--- Complete the following ---
(1) In the news story on Carol Shea-Porter's reelection race, what did two recent independent polls show about her?
(2) Repeat the part of the Shea-Porter news story starting with "Shea-Porter Hopes for" and going on through "down 10 points.".
(3) Write the next part of the news story on Carol Shea-Porter's reelection race, picking up right after its last sentence.

--- Source passage ---
:::

Shea-Porter Hopes for Surprise
SANDWICH, N.H. ‘ Rep. Carol Shea-Porter cannot escape the reality of her challenge, even here on these crowded fairgrounds dotted with prize-winning calves, fried-dough stands and brilliant New England foliage.
‘How are things looking for you?’ asks Wayne Higgins, a friendly white-haired veteran who doesn’t seem surprised to have stumbled across the Democratic Congresswoman among the Sandwich Fair’s many cow stables.
‘You know, it’s going to be neck and neck,’ she answers with an exhausted smile.
Indeed, the former social worker, who has defined her young political career by exceeding expectations, will have to do it again to earn a third term representing New Hampshire’s 1st district. Two independent polls released in recent weeks showed the sophomore lawmaker down 10 points.

:::

--- The data ---
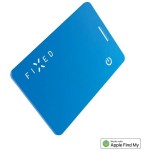 Tracker Tag Card 2 Find My modrý FIXED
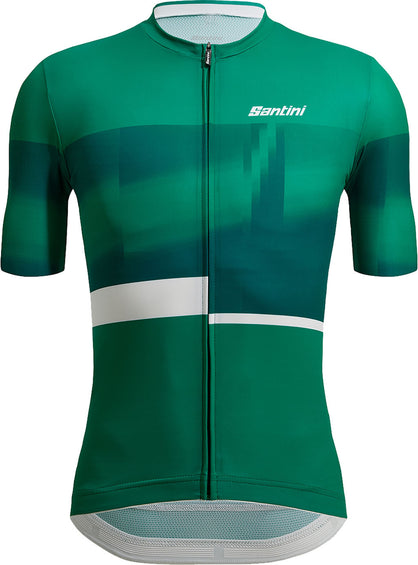 Santini Maillot Mirage - Homme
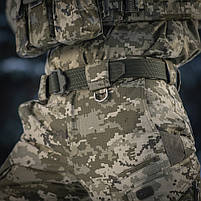 M-Tac брюки тактичні Aggressor Gen.II MM14 ріп-стоп, фото 5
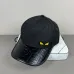 Fendi classic canvas baseball caps #A53006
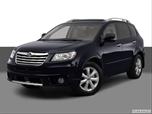 2012 Subaru Tribeca 3.6R Touring Sport Utility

:::

--- Answer set ---
(1) They showed her down 10 points.

(2)
Shea-Porter Hopes for Surprise
SANDWICH, N.H. ‘ Rep. Carol Shea-Porter cannot escape the reality of her challenge, even here on these crowded fairgrounds dotted with prize-winning calves, fried-dough stands and brilliant New England foliage.
‘How are things looking for you?’ asks Wayne Higgins, a friendly white-haired veteran who doesn’t seem surprised to have stumbled across the Democratic Congresswoman among the Sandwich Fair’s many cow stables.
‘You know, it’s going to be neck and neck,’ she answers with an exhausted smile.
Indeed, the former social worker, who has defined her young political career by exceeding expectations, will have to do it again to earn a third term representing New Hampshire’s 1st district. Two independent polls released in recent weeks showed the sophomore lawmaker down 10 points.

(3)
She has less than three weeks to close the gap, while fighting a flood of outside spending, an excited Granite State GOP and Republican challenger Frank Guinta, the former mayor of the state’s largest city.
‘I always hear the same narrative. I came in with the tide and I’ll go out with the tide,’ Shea-Porter says, shaking her head. ‘I’m always considered the underdog.’
But Shea-Porter, joined by her mother, husband and daughter at the fair Sunday morning, found only friendly faces.
She chatted with Higgins about military issues for nearly five minutes, standing among tufts of straw and cow patties. Higgins says she earned his vote.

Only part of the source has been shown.